I trekked wearily back to the office, where Mr. Senior Executive gestured at his computer. “It still doesn’t work right,” he said, and started to leave the office again.

“Hold on, please,” I said. “Can you show me exactly what’s not working?”

“It’s not doing what I want,” he said.

“What do you want?” I asked.

“I want it to be,” he replied, “like the computer on `Star Trek: The Next Generation.'”

“Sir, that’s an actor,” I replied evenly, despite being on the sleepless verge of hysteria. With even more heroic self-restraint, I did not add “We can get you an actor to sit under your desk. But we’d have to pay SAG rates.”

Now, when I used to tell this story to tech people, the moral was that executives are idiots.

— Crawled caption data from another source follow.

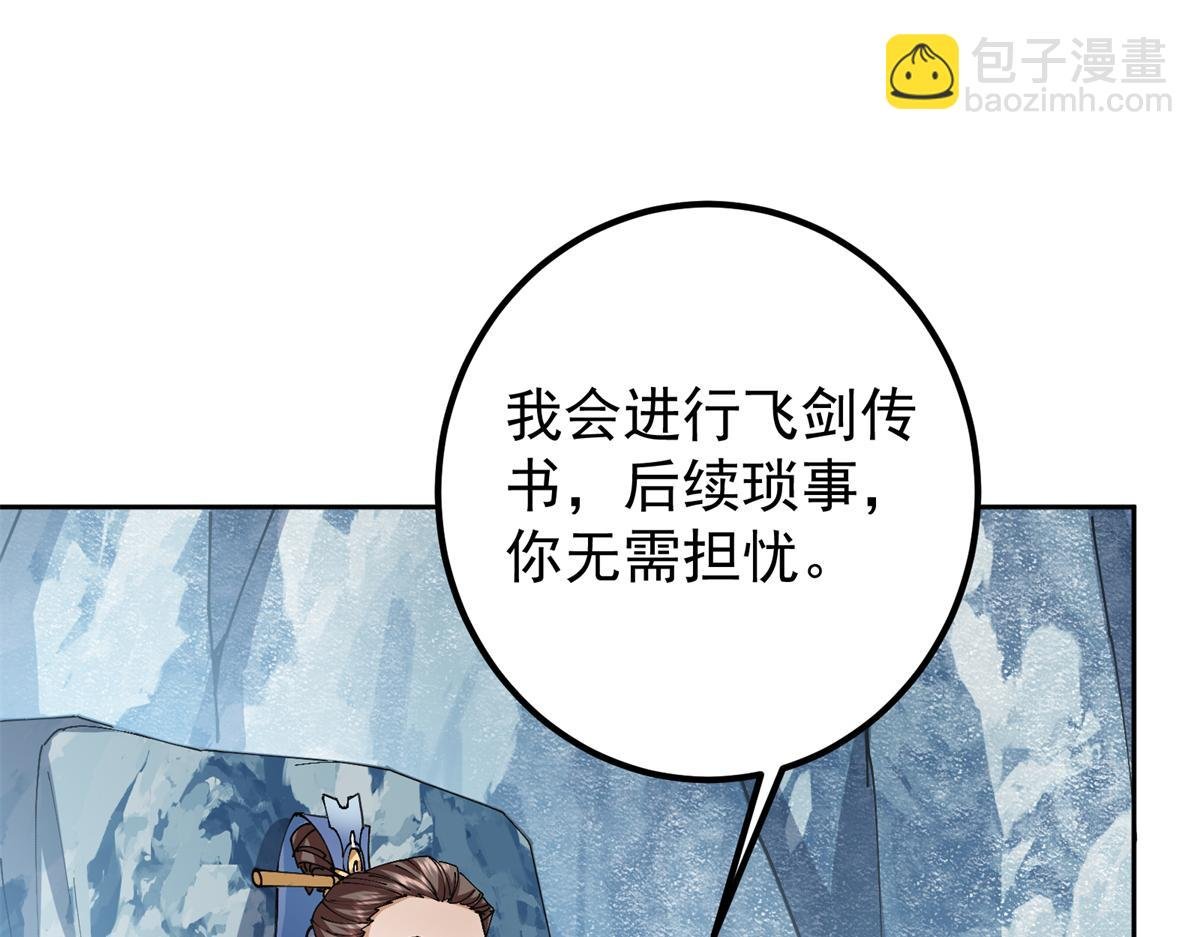 294 他的域很无赖！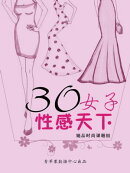 30女子性感天下
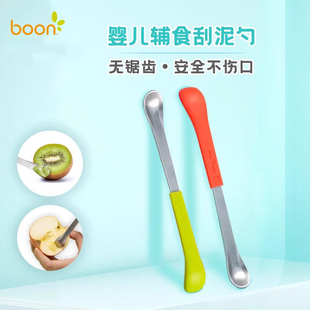 boon刮泥勺婴儿宝宝水果喂食双头勺子辅食苹果不锈钢硅胶挖果泥勺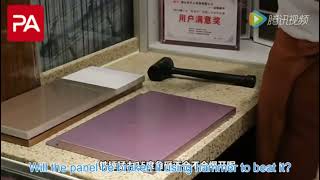 Lacquer Board Hammer Brute Force Test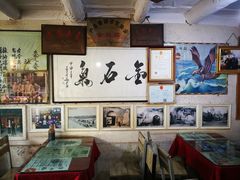 -吕家米皮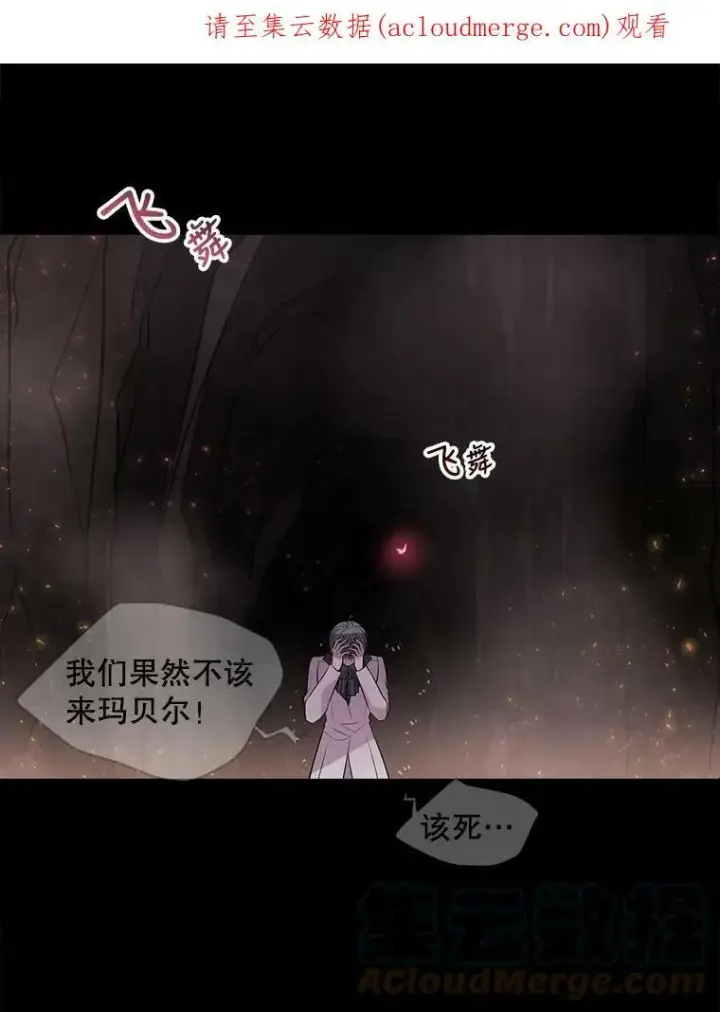 漫画《夏洛特与五门徒》78.被改变的阵法第66张图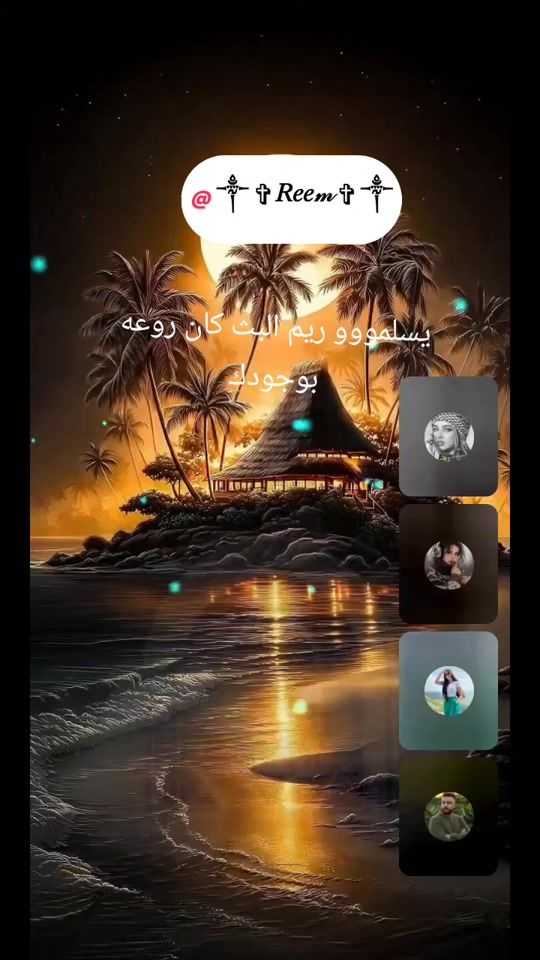 TikTok video thumbnail by ra3d.z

No, make that “users are idiots.” Tech people tend to regard their end-users as a sort of intermediate form of life between chimps and information-technology staffers: They’ve stopped throwing around their feces, but they can’t really be said to know how to use tools.

And, of course, users can do some idiotic things. But this particular executive was not an idiot. He was, in fact, a very smart man who had led financial institutions on two continents. None of the IT staffers laughing at his elementary mistake would have lasted for a week in his job.

Call it “the illusion of omnicompetence.” When you know a lot about one thing, you spend a lot of time watching the less knowledgeable make elementary errors. You can easily infer from this that you are very smart, and they are very stupid. Presumably, our bank executive knew that the phasers and replicators on "Star Trek" are fake; why did he think that the talking computer would be any more real?

But why should he have known that voice-recognition software, circa 1998, was sort of slow and ponderous? He was getting paid to think about financial issues, not the limits of computer learning. To be sure, he probably should have asked more questions before he bought that software. But as any journalist will tell you, the greatest danger of going into a new domain is the questions that you don’t know enough to ask.